Monday, November 8, 2010

Bold Hope: A Reflection on Luke 20.27-38

It is bold to live by faith. As people of the resurrection, we leap toward unimaginable mysteries. But we are not fools for doing so. Faith a God who died and rose again empowers the living and is without doubt our hope for a better future.

For the early Church, hope in ones own bodily resurrection provided the strength needed to tolerate the oppression Christians experienced under Roman Imperial Rule.
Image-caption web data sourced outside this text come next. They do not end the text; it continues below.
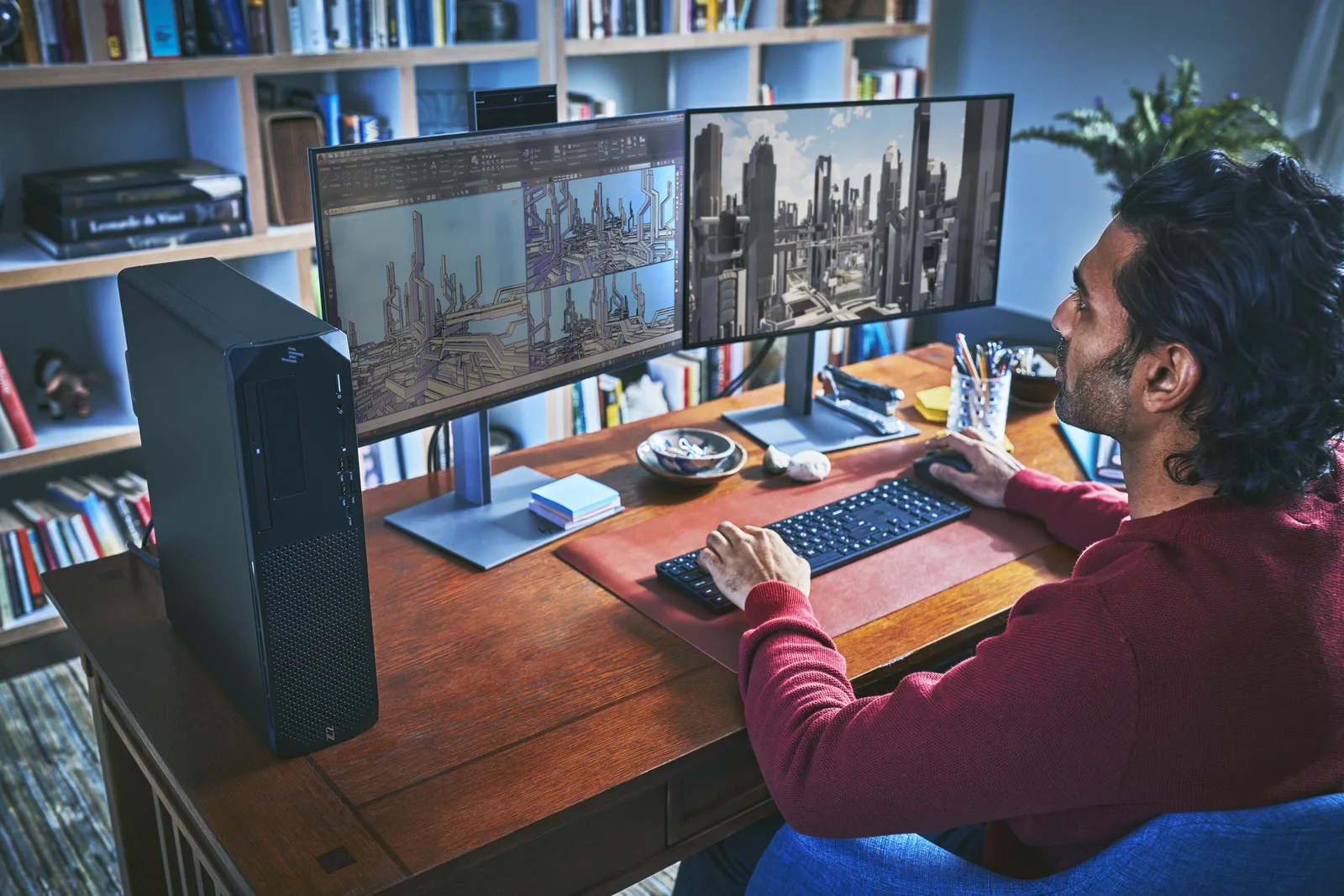 HP Z24q G3 - LED-Monitor - 60.5 cm (23.8) - 2560 x 1440 QHD @ 90 Hz - Ja, Ansicht 3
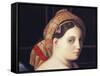 The Odalisque's Face-Jean-Auguste-Dominique Ingres-Framed Stretched Canvas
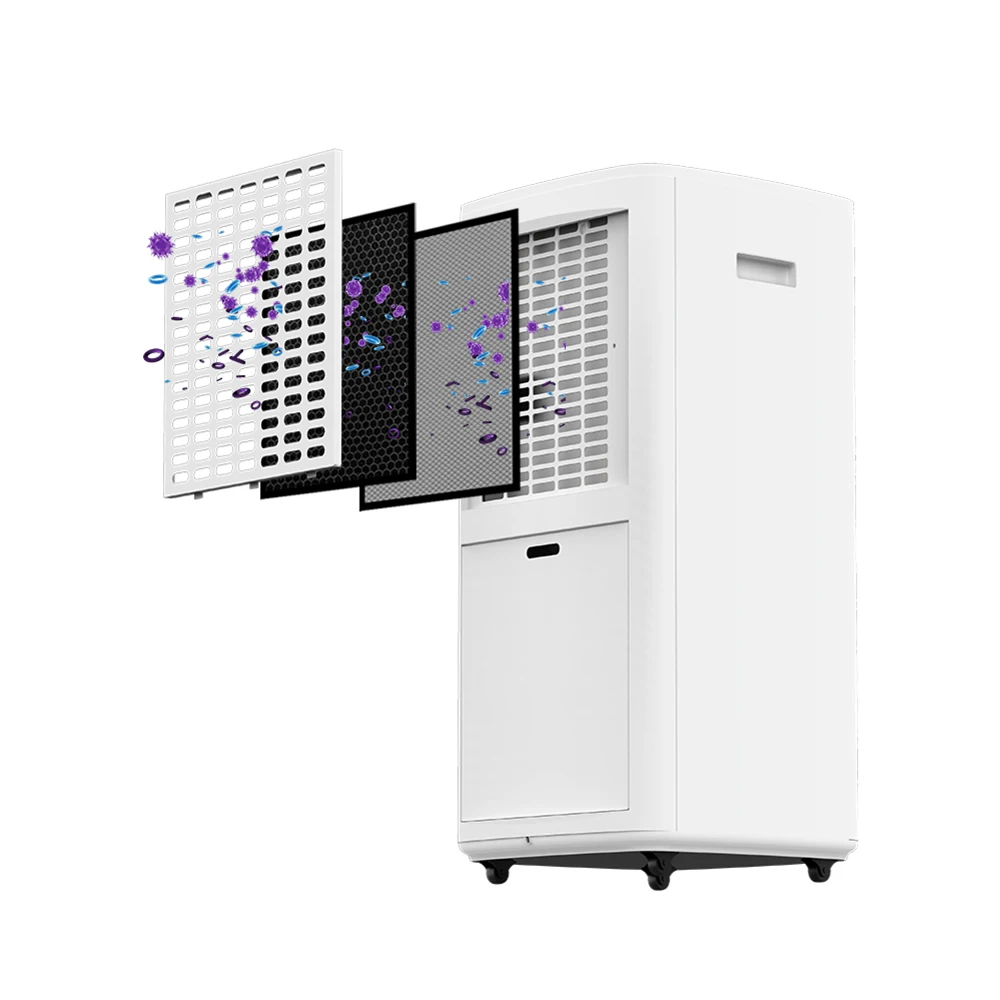 55L Electric Quiet 220V House Home LCD Touch Screen Remove Control Moisture Absorber Dehumidifier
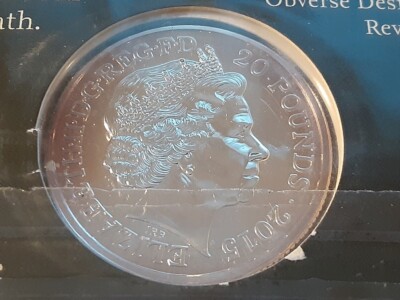 2015年 イギリス チャーチル逝去50周年 20ポンド 記念銀貨 2015年 イギリス チャーチル逝去50周年 20ポンド 記念銀貨 20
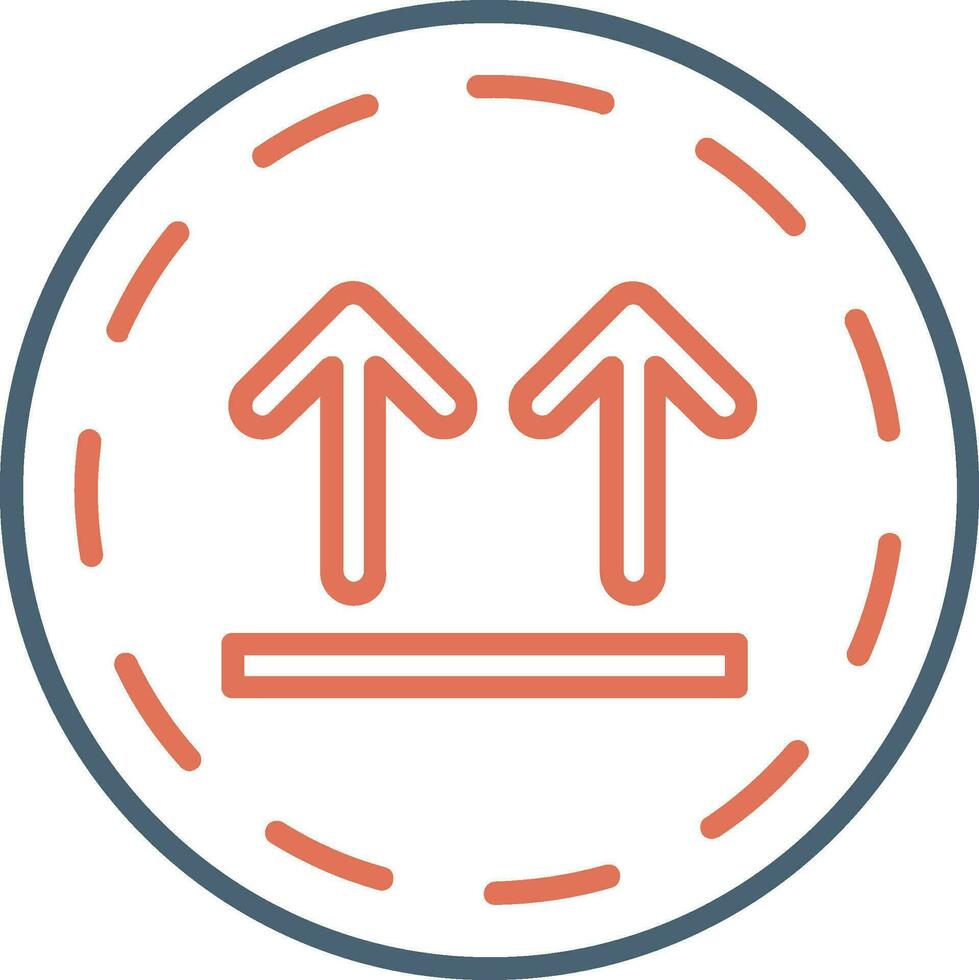 This Side Up Vector Icon
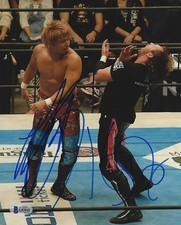 Kenny Omega & Yoshi-Hashi Signed 8x10 Photo BAS COA New Japan Pro Wrestling 1
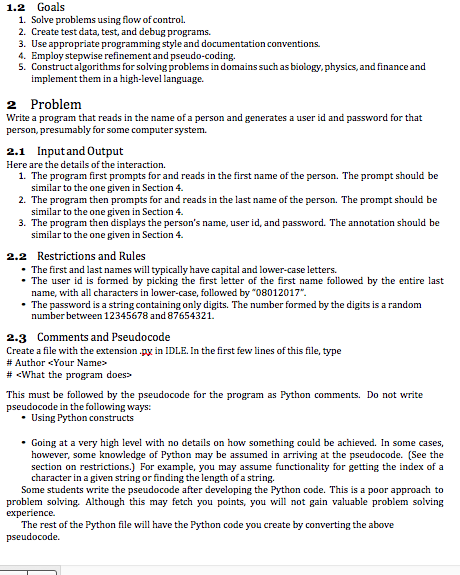  Solve problems using flow of control. Create test data, test, and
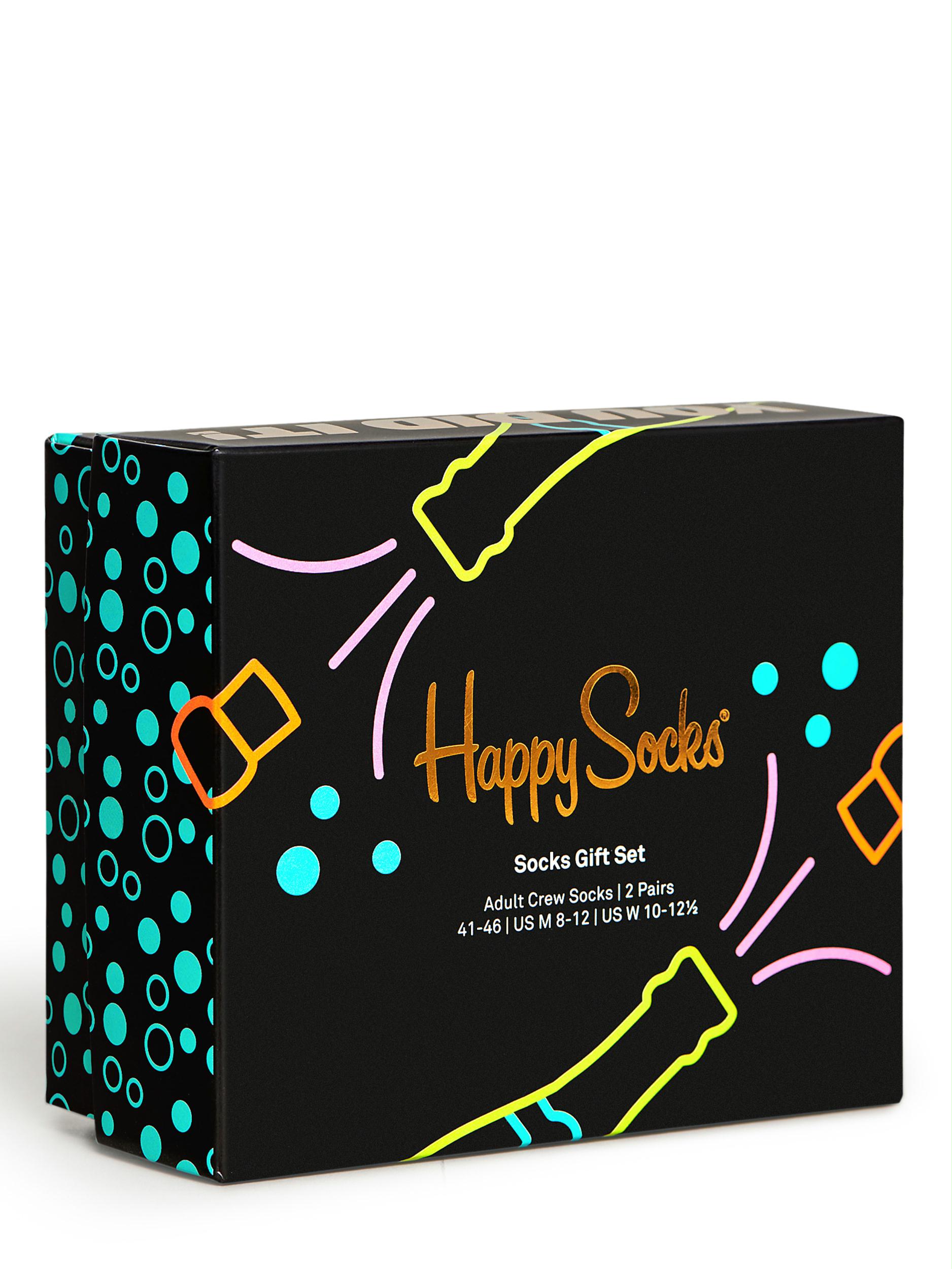 Happy Socks Cadeaubox Sokken Blauw 2-Pack You Did It Gift Set XYDI02/6500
Hope for bodily resurrection, of course, did not begin with these believers. From about 800 years before Christ, the Hebrew people suffered in exile; perpetually uprooted by war and persecution, they longed for a promised-land rich with their own institutions and culture. But to Jews of the ancient world, the land of milk and honey never arrived. For those who found faith in Jesus Christ, however, a new promise of resurrected life brought something better. The Good News of our Lord’s paschal mystery (Jesus’ incarnation, death and resurrection) was a much needed liberation from the chains of worldly flounder. Sensing their release from captivity, the first Christians understood Christ’s bodily resurrection as death to death itself and the birth of life eternal.

God’s definitive act of salvation for all, Jesus’ rising from the tomb is the complete revelation of God’s faithfulness and love. Because of what God has done, we have no need to fear; we have only to hope.

Revealed as Lord of heaven and earth, Christ is the sort of God whom only a God who dies and is raised can be. Obediently taking on the fullness of fleshly existence, with all its pain and sorrow, only to be raised by his faithful Father, Jesus demonstrates how God is with us through it all, from beginning to end, and still yearning to dine with us at a heavenly table.

In each and every Eucharist Christians remember God’s commitment. Coming together to share in his body and blood, we, as St. Paul says, die and rise with God’s own-self.

When gathered with such intent, we may moreover receive comfort.

In worlds riddled with struggle and confusion, the Eucharistic meal can provide some healthy reassurance. But we should never rest too long between Church walls. In dark corners known only to individuals, hearts long for hope and, fears are overcome through faith alone.

Confident that the God of the living is indeed our Lord and Saviour, may we boldly rise to embrace the unimaginable. May our Lord’s dying and rising bring us (and our world) alive to everlasting joy.